### Work to complete:
Format the lines from the one containing "Is point (600, 503)" through the one containing "74.6 inches", inclusive, as a Markdown table with the columns Row and Line, leaving out blank lines.

— Start Provided entries —

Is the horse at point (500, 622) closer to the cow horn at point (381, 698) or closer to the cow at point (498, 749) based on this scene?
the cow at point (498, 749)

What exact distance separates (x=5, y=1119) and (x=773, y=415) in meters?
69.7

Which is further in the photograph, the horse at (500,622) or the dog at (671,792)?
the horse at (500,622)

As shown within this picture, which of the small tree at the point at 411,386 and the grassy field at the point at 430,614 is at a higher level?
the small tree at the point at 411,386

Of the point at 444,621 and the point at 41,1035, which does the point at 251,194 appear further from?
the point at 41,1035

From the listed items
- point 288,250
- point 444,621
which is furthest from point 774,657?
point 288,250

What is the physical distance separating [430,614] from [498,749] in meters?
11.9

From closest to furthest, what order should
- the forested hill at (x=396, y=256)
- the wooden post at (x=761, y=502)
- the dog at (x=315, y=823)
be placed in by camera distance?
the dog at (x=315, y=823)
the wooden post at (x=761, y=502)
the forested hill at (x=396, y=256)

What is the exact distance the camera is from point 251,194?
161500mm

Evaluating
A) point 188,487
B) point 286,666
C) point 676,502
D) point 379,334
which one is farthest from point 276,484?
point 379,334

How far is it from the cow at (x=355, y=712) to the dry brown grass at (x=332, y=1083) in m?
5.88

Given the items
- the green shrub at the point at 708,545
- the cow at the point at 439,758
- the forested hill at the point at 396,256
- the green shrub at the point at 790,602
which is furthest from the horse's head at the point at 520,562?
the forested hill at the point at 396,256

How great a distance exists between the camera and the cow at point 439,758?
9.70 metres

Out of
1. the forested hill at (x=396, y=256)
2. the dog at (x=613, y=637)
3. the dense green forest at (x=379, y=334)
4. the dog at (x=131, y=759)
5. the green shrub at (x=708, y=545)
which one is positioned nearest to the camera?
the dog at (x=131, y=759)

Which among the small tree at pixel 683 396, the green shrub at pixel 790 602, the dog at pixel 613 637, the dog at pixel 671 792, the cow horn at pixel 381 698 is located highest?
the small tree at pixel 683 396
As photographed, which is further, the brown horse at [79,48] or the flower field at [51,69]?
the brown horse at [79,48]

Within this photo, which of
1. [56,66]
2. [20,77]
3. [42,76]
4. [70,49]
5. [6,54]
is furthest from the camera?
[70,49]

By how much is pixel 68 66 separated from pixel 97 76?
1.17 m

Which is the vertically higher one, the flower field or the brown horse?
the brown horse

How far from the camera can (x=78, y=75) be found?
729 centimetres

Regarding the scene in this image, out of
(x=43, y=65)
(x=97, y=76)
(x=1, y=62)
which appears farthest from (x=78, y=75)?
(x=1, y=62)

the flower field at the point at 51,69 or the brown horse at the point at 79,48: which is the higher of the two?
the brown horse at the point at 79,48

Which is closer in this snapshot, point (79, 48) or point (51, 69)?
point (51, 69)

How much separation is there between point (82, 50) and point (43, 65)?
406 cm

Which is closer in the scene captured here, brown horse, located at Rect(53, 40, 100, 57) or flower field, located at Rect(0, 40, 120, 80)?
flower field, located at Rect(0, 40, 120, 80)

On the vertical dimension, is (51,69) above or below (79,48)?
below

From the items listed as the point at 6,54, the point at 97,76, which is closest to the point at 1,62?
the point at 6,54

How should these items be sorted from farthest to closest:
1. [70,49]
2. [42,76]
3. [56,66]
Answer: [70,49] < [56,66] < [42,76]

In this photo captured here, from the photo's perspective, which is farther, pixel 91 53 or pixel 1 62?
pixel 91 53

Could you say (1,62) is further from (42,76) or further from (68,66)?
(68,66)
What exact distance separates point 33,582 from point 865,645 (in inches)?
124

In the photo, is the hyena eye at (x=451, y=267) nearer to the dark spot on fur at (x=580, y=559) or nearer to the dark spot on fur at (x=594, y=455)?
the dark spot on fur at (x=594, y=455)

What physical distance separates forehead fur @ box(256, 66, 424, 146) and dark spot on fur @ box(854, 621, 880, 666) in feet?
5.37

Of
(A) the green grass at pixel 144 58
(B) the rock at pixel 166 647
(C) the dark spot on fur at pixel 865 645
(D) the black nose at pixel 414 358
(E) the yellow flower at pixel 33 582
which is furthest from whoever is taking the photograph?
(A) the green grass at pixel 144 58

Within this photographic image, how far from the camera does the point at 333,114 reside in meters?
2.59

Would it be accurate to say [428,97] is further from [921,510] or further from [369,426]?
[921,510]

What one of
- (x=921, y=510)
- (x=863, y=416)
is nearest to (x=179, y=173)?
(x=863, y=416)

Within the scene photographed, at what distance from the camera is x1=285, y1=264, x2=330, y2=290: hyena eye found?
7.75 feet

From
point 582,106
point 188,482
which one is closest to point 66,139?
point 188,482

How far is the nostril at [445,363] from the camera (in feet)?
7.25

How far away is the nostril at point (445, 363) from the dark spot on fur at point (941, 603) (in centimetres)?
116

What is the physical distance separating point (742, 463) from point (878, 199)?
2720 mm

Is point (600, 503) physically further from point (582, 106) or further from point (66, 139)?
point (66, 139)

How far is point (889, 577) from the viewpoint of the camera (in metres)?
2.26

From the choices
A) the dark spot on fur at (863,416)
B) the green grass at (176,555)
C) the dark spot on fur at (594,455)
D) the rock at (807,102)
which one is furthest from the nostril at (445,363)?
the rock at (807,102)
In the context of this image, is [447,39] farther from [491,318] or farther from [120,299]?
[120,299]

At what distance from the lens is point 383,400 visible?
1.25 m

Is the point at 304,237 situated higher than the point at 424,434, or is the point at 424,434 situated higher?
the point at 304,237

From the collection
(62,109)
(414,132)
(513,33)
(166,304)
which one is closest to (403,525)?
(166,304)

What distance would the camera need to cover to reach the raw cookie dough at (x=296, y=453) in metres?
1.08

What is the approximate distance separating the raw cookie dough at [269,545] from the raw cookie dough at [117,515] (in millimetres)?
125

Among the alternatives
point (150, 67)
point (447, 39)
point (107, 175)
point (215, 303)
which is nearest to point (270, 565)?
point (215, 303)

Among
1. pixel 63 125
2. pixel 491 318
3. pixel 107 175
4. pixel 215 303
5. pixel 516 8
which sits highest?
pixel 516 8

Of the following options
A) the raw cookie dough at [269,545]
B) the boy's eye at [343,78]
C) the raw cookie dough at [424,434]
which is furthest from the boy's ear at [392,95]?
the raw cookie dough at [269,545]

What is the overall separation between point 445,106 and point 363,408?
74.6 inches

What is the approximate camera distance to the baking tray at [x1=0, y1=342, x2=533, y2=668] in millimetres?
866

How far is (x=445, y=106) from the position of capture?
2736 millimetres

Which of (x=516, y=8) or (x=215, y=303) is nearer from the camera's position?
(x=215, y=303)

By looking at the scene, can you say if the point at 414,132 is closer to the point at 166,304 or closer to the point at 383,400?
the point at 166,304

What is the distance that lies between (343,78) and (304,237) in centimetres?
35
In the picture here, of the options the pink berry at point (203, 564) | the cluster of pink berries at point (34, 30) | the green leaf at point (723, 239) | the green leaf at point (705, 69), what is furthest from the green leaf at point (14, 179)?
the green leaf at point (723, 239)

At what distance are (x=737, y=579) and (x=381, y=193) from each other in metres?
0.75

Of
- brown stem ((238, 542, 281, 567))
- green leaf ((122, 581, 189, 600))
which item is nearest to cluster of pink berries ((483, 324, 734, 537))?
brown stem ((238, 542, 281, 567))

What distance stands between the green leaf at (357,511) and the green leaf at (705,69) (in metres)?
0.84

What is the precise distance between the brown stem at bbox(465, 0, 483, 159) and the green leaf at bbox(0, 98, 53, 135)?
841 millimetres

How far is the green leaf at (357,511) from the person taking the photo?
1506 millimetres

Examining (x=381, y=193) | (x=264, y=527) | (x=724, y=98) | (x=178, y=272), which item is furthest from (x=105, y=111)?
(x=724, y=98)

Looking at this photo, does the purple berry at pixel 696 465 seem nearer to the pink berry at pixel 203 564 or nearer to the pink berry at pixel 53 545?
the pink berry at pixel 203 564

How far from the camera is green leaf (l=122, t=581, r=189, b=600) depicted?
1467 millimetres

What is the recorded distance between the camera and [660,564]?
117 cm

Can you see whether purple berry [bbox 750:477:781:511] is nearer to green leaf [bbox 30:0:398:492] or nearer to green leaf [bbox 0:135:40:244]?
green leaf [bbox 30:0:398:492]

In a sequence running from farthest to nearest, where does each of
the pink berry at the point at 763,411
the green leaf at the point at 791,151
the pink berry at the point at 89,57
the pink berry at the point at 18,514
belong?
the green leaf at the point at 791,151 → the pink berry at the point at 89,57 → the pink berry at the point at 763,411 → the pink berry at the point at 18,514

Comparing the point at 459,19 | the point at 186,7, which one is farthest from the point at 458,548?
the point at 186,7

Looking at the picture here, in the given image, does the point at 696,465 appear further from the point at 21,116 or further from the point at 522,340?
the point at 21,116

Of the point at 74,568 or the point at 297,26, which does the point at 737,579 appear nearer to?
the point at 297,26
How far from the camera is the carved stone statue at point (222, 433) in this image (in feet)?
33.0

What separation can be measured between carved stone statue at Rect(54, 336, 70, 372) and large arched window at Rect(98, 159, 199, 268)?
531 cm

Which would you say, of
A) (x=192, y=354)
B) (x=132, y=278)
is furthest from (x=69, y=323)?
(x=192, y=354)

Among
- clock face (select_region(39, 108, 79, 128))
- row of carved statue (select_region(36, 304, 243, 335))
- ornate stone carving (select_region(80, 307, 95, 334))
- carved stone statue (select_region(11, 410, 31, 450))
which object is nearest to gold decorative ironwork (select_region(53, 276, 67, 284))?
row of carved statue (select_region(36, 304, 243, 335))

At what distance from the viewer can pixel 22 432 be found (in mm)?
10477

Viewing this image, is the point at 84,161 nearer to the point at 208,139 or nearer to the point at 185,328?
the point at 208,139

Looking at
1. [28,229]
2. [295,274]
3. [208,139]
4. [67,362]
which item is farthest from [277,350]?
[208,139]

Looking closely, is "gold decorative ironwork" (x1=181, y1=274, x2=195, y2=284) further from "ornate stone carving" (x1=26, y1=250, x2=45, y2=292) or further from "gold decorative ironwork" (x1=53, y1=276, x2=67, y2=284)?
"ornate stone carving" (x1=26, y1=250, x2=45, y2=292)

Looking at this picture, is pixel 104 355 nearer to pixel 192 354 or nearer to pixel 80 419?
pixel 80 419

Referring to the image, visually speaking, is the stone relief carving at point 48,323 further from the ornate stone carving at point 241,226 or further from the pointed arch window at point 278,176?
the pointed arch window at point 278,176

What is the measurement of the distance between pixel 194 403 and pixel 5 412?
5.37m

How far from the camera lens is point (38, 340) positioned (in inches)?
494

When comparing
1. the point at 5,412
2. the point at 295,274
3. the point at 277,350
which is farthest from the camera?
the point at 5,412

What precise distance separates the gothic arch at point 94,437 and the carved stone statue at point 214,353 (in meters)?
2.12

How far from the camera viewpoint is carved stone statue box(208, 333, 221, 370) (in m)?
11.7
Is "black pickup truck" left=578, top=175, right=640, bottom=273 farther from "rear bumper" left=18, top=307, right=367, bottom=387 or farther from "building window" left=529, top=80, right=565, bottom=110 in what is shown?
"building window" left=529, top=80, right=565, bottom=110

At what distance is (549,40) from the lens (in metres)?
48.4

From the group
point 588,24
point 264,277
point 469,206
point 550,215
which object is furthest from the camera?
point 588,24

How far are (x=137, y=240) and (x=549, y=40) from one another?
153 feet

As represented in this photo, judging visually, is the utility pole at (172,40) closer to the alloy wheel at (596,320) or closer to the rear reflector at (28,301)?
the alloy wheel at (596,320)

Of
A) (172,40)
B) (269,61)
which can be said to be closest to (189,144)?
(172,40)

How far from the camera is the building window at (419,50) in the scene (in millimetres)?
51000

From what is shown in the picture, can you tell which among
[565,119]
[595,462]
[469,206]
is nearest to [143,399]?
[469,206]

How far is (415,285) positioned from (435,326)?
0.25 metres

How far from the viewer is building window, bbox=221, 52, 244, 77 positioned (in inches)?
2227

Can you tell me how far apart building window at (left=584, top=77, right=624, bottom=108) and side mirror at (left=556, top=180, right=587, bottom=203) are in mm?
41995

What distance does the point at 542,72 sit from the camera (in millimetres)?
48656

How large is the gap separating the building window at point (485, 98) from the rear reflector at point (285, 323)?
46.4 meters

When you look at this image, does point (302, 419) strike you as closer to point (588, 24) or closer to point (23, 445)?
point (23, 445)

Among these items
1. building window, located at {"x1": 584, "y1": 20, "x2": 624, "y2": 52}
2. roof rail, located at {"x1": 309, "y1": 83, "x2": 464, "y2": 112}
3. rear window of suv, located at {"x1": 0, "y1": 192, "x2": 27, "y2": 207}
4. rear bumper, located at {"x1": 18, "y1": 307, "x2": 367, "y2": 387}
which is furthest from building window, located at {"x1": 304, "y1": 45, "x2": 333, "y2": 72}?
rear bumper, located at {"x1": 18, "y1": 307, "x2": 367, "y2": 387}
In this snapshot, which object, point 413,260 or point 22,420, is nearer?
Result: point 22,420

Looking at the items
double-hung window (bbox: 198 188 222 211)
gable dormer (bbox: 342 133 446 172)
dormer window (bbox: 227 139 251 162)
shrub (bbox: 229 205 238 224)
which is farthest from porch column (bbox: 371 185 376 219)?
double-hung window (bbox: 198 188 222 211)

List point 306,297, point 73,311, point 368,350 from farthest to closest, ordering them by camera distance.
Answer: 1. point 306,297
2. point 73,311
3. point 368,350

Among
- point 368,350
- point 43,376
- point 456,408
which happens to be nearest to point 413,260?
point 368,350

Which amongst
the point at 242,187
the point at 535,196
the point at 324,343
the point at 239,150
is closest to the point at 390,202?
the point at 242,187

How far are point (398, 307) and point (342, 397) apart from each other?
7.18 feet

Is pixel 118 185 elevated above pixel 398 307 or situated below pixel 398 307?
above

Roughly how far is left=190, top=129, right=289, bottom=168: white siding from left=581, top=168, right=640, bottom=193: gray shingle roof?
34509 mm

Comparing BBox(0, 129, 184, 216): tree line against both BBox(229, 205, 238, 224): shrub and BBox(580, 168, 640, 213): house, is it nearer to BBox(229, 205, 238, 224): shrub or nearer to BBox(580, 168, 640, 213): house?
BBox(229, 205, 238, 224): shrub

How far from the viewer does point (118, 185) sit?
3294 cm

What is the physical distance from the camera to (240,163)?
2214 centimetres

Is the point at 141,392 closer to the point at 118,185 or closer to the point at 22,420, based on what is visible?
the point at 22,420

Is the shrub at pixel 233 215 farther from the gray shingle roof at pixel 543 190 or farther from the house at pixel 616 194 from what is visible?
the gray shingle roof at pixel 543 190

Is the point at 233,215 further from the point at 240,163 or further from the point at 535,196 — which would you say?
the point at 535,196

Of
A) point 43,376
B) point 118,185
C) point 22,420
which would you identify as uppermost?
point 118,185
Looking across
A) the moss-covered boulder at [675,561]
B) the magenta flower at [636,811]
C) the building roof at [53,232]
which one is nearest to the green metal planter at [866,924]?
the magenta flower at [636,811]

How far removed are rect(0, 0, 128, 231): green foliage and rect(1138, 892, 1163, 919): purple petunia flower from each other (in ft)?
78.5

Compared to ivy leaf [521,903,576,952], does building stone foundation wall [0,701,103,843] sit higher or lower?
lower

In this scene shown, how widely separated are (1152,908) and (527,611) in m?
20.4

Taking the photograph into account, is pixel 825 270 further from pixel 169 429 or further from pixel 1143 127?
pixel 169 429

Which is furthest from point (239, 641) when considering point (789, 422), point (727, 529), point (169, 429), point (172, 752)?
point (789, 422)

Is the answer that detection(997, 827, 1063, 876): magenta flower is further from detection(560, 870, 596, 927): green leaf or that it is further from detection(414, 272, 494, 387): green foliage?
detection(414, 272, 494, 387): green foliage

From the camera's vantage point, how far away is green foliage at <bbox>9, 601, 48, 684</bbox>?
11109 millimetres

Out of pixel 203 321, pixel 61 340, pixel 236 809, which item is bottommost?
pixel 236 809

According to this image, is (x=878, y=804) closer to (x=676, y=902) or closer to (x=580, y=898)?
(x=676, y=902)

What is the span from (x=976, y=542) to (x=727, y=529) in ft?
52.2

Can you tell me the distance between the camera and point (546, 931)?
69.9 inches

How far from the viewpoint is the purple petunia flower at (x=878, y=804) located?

— End Provided entries —

### Exercise result:
| Row | Line |
|---|---|
| 1 | Is point (600, 503) physically further from point (582, 106) or further from point (66, 139)? |
| 2 | point (66, 139) |
| 3 | How far is point (889, 577) from the viewpoint of the camera (in metres)? |
| 4 | 2.26 |
| 5 | From the choices |
| 6 | A) the dark spot on fur at (863,416) |
| 7 | B) the green grass at (176,555) |
| 8 | C) the dark spot on fur at (594,455) |
| 9 | D) the rock at (807,102) |
| 10 | which one is furthest from the nostril at (445,363)? |
| 11 | the rock at (807,102) |
| 12 | In the context of this image, is [447,39] farther from [491,318] or farther from [120,299]? |
| 13 | [120,299] |
| 14 | At what distance from the lens is point 383,400 visible? |
| 15 | 1.25 m |
| 16 | Is the point at 304,237 situated higher than the point at 424,434, or is the point at 424,434 situated higher? |
| 17 | the point at 304,237 |
| 18 | From the collection |
| 19 | (62,109) |
| 20 | (414,132) |
| 21 | (513,33) |
| 22 | (166,304) |
| 23 | which one is closest to (403,525)? |
| 24 | (166,304) |
| 25 | What distance would the camera need to cover to reach the raw cookie dough at (x=296, y=453) in metres? |
| 26 | 1.08 |
| 27 | What is the approximate distance separating the raw cookie dough at [269,545] from the raw cookie dough at [117,515] (in millimetres)? |
| 28 | 125 |
| 29 | Among the alternatives |
| 30 | point (150, 67) |
| 31 | point (447, 39) |
| 32 | point (107, 175) |
| 33 | point (215, 303) |
| 34 | which is nearest to point (270, 565)? |
| 35 | point (215, 303) |
| 36 | Among |
| 37 | 1. pixel 63 125 |
| 38 | 2. pixel 491 318 |
| 39 | 3. pixel 107 175 |
| 40 | 4. pixel 215 303 |
| 41 | 5. pixel 516 8 |
| 42 | which sits highest? |
| 43 | pixel 516 8 |
| 44 | Of the following options |
| 45 | A) the raw cookie dough at [269,545] |
| 46 | B) the boy's eye at [343,78] |
| 47 | C) the raw cookie dough at [424,434] |
| 48 | which is furthest from the boy's ear at [392,95]? |
| 49 | the raw cookie dough at [269,545] |
| 50 | What is the overall separation between point 445,106 and point 363,408? |
| 51 | 74.6 inches |